__Your goal__
Reproduce each of the following rows verbatim, omitting the pictures.

__The input__

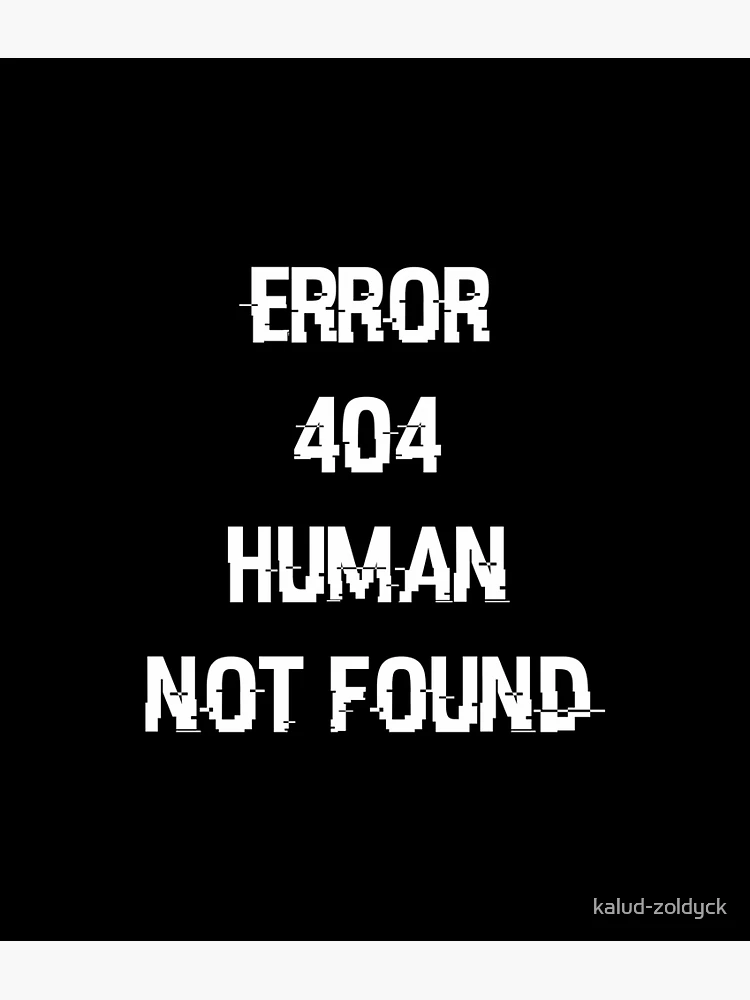 404 human not found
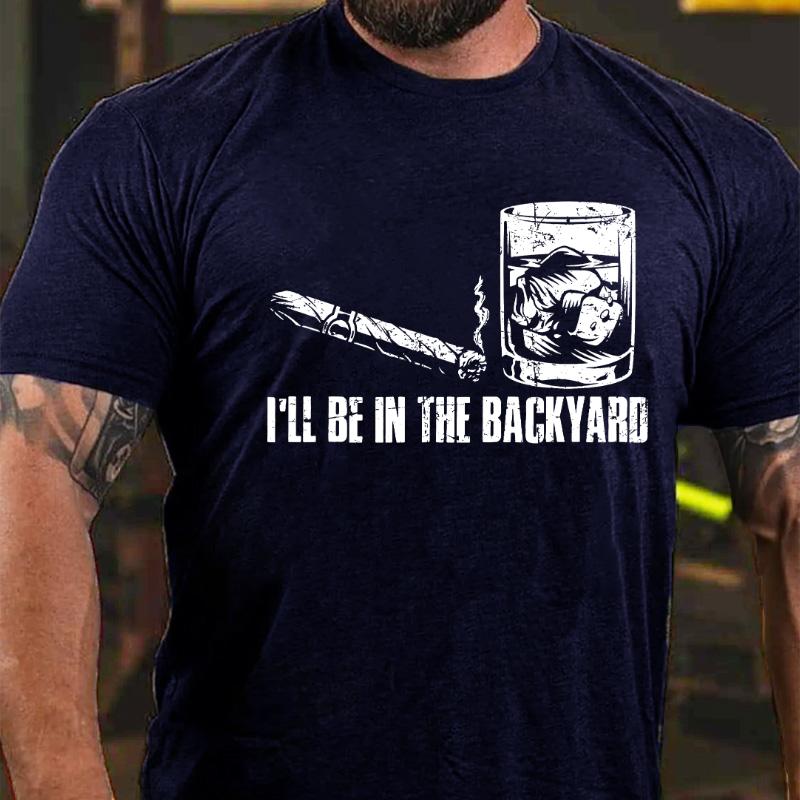 I'll Be In The Backyard Cotton T-shirt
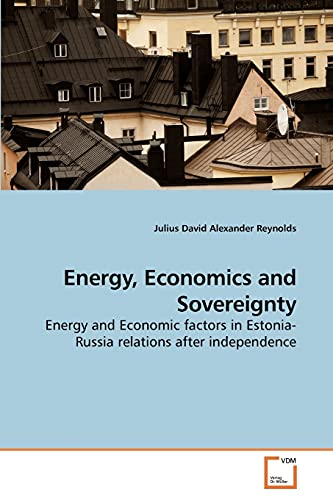 9783639208405: Energy, Economics and Sovereignty: Energy and Economic factors in Estonia-Russia relations after independence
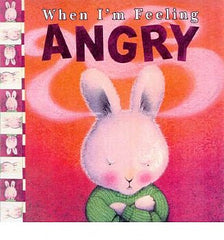 When I'm Feeling Angry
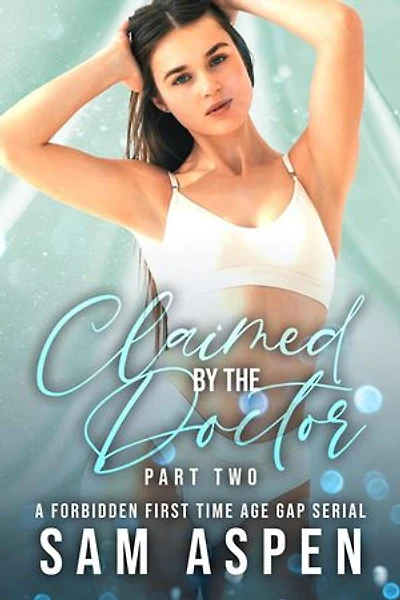 Claimed by the Doctor - Part Two: A Forbidden First Time Age Gap Serial: Off the Record, #2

__Exercise answer__
 404 human not found
 I'll Be In The Backyard Cotton T-shirt
 9783639208405: Energy, Economics and Sovereignty: Energy and Economic factors in Estonia-Russia relations after independence
 When I'm Feeling Angry
 Claimed by the Doctor - Part Two: A Forbidden First Time Age Gap Serial: Off the Record, #2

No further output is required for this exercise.